東海道はそこを通って次の宿場である御油(ごゆ)宿へと向かっていました。

 

 

 

 

 


かつての吉田大橋の場所から、現在の豊橋(とよばし)、そして豊川を望む。

 

 

あの橋を渡って、次の宿場である御油宿を目指します。

 

 

豊川の読みについて。地名である愛知県豊川市は(とよかわ)し。

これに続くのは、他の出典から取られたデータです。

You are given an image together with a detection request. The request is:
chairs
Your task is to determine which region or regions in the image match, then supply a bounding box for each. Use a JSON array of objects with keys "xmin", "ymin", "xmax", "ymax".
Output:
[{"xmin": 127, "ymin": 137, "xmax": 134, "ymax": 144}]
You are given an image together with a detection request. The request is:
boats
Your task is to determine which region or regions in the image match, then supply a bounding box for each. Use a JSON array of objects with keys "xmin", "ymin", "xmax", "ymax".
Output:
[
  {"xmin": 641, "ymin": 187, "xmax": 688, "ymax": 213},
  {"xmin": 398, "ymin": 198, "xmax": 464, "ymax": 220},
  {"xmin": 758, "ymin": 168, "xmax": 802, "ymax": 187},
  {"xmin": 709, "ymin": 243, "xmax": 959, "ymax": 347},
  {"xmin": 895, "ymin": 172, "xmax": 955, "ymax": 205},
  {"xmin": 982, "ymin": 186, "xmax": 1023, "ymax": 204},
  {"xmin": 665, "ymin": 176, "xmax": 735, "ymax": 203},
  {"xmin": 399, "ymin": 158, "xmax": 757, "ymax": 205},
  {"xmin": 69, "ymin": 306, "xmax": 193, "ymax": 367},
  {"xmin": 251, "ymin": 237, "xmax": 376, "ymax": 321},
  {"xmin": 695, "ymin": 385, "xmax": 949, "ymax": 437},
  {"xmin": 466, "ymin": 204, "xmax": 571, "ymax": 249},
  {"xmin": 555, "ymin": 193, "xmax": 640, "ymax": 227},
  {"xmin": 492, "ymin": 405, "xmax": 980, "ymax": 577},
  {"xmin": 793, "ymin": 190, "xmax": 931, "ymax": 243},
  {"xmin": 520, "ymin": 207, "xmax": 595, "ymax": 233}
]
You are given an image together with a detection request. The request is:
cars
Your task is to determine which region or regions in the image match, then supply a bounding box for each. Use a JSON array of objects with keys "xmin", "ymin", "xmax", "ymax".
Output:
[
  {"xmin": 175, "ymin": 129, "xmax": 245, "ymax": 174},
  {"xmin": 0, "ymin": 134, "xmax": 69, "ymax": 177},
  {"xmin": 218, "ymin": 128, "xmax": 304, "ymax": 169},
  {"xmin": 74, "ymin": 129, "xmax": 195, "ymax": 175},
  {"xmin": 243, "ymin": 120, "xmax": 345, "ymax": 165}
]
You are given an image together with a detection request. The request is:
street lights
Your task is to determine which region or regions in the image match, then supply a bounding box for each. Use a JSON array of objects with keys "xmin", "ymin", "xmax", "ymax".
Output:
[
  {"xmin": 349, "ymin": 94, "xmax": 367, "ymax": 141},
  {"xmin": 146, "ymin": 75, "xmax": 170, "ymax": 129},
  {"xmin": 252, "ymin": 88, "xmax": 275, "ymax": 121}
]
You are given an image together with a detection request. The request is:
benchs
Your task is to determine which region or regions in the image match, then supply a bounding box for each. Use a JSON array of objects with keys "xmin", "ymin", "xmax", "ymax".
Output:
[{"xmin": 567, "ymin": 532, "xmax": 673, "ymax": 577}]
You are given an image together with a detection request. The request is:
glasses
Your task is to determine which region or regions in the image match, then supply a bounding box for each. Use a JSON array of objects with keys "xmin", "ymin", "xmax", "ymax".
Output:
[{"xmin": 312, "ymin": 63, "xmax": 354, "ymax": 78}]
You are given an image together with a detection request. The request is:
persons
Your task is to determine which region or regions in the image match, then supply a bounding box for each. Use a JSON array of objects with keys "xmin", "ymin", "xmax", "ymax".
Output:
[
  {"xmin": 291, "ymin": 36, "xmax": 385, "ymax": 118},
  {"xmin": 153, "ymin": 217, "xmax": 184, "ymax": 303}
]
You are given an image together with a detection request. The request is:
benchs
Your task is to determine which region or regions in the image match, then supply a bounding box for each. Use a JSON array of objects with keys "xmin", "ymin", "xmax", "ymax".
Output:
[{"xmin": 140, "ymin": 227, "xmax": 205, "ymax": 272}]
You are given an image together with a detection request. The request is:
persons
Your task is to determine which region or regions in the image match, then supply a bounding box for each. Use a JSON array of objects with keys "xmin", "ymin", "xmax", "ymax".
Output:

にごりませんが川の名前は(とよがわ)とにごります。

 

 

 

 

 

攻略ポイントと私の感想

今回のコースを電車で歩くなら、豊橋駅から路面電車に乗って東惣門最寄り駅・東八丁で降りましょう。

 

 

そして帰りはトヨバシ遊園からまた豊橋駅に歩いて帰ります。

 

 

さて、今回歩いてみた感想ですが、東海道からは寄り道になりますが、吉田城は要チェックと言っていいほどオススメです。

 

 

その理由は鉄櫓内の展示は東海道ウォーカーには嬉しい内容ですし、城内には当時の石垣や土塁、堀などの遺構がたくさん残っているからです。

 

 

豊橋市街ということでトイレ休憩の公園、コンビニそして飲食店は豊富にあるので助かります。

 

 

また西惣門抜けた後くらいに少し高低差がありますが、地形を楽しめるくらいのもので、街道ウォークに支障はないです。